This patient was a 55-year-old 5 foot 3 inch female that weighed 110lbs. Her primary concern was that she had significant excess overhanging upper eyelid skin (dermatochalasis) that obstructed her vision and gave her a tired appearance. In addition, she had congenital left upper eyelid ptosis (eyelid droop) where her left eyelid was in a lower position than her right eyelid with the eyes open. She was otherwise a very healthy and active person and did not have any history of eye surgery or dry eyes. She was seen on multiple visits to discuss her options and then plan for her surgery.
Dr. Bharti then carefully removed the excess skin. After this was done on both sides he then performed the ptosis repair on the left side. Dr. Bharti did this by performing a levator palpebrae superioris muscle plication (tightening). This muscle is the muscle that actually opens your eyes. After the repair Dr. Bharti then had the patient open and close both of her eyes to make sure that they were symmetric. Once he was sure that her eyes opened exactly the same he then closed the incisions with a suture that would be removed in one week.
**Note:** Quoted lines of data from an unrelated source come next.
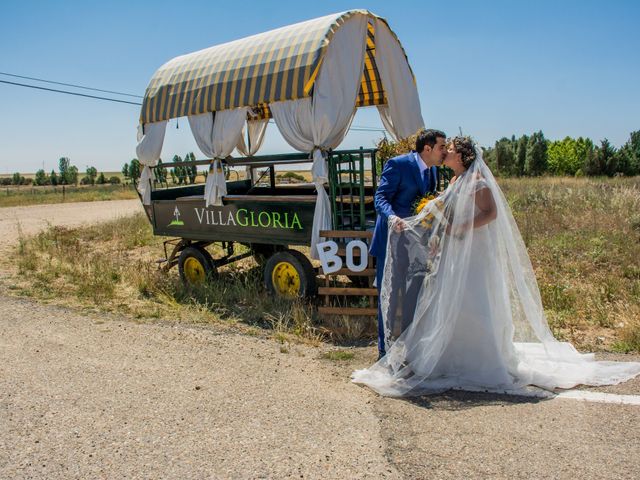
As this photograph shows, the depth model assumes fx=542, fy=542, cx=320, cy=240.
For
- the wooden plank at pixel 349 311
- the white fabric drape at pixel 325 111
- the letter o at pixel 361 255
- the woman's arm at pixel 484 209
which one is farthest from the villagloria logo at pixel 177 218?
the woman's arm at pixel 484 209

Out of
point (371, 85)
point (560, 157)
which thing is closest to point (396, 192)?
point (371, 85)

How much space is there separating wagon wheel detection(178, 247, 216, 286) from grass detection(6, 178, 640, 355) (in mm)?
215

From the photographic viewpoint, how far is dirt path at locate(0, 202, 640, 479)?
3291 millimetres

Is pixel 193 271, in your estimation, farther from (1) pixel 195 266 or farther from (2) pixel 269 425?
(2) pixel 269 425

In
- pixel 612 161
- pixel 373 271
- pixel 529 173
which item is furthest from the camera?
pixel 529 173

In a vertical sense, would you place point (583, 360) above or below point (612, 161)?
below

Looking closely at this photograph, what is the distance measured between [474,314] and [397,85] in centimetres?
477

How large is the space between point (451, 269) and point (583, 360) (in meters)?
1.46

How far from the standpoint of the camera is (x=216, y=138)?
26.1 ft

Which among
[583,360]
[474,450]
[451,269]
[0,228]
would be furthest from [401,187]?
[0,228]

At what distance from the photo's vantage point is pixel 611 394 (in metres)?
4.09

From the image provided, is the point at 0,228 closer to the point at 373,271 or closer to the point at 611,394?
the point at 373,271

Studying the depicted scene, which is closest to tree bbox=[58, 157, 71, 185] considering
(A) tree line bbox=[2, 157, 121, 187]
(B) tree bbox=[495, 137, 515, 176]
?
(A) tree line bbox=[2, 157, 121, 187]

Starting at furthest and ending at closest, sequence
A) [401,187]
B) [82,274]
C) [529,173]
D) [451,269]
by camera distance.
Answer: [529,173], [82,274], [401,187], [451,269]
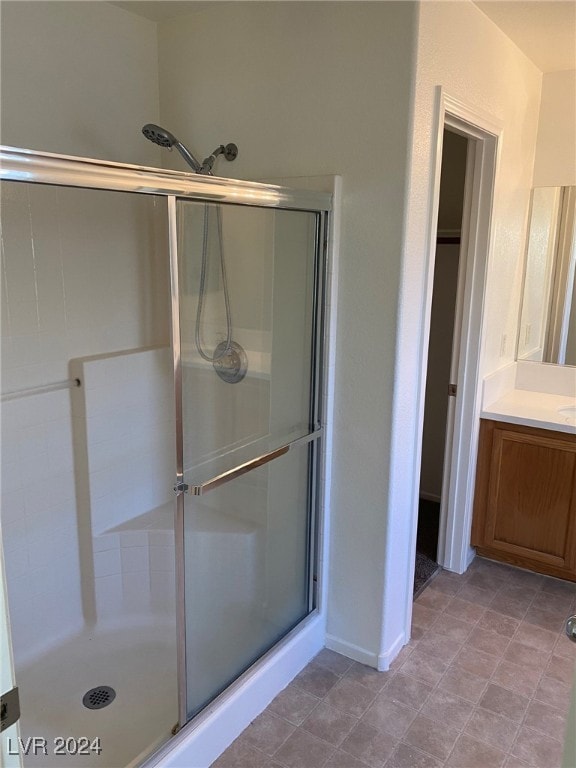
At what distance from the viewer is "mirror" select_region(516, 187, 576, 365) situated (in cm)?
311

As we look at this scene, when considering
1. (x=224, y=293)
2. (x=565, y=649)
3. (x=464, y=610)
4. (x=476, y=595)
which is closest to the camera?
(x=224, y=293)

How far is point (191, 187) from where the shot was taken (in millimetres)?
1574

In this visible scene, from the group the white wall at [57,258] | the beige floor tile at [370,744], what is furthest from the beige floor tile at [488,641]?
the white wall at [57,258]

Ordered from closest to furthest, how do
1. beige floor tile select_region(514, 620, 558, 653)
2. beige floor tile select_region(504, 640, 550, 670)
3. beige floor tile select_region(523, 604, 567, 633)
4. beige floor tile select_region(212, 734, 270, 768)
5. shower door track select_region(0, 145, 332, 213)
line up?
shower door track select_region(0, 145, 332, 213) < beige floor tile select_region(212, 734, 270, 768) < beige floor tile select_region(504, 640, 550, 670) < beige floor tile select_region(514, 620, 558, 653) < beige floor tile select_region(523, 604, 567, 633)

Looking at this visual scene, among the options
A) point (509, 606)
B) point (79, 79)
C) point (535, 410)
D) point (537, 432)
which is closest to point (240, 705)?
point (509, 606)

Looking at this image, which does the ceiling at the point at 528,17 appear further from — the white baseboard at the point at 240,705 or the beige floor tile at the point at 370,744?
the beige floor tile at the point at 370,744

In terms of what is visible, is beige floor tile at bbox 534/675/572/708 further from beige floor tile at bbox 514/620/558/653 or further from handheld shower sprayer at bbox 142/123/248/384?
handheld shower sprayer at bbox 142/123/248/384

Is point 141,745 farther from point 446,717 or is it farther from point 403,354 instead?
point 403,354

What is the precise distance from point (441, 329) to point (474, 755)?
7.61ft

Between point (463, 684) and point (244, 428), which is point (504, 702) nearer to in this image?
point (463, 684)

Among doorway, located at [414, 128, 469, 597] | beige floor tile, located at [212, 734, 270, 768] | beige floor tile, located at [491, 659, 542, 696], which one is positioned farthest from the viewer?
doorway, located at [414, 128, 469, 597]

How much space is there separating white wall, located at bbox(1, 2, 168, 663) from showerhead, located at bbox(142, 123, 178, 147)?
1.01 feet

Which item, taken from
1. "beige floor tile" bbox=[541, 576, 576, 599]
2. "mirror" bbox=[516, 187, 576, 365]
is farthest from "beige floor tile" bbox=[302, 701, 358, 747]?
"mirror" bbox=[516, 187, 576, 365]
Once the procedure was completed Dr. Bharti immediately started cold compresses to both eyes to keep swelling controlled. In addition, the patient was given antibiotic ointment to apply to the incision lines and eye drops. The cold compresses were continued every hour for the first 24 hours. She was instructed to keep her head elevated. The patient was sent home with pain medicines but did not require these. She followed up in one week for suture removal. Her next postoperative visits were at 1 month and then 3 months. On her most recent exam she has a greatly improved field of vision, enhanced aesthetic appearance, and symmetry of her eyelid openings. She now looks more alert and less tired. She is very happy with her end result.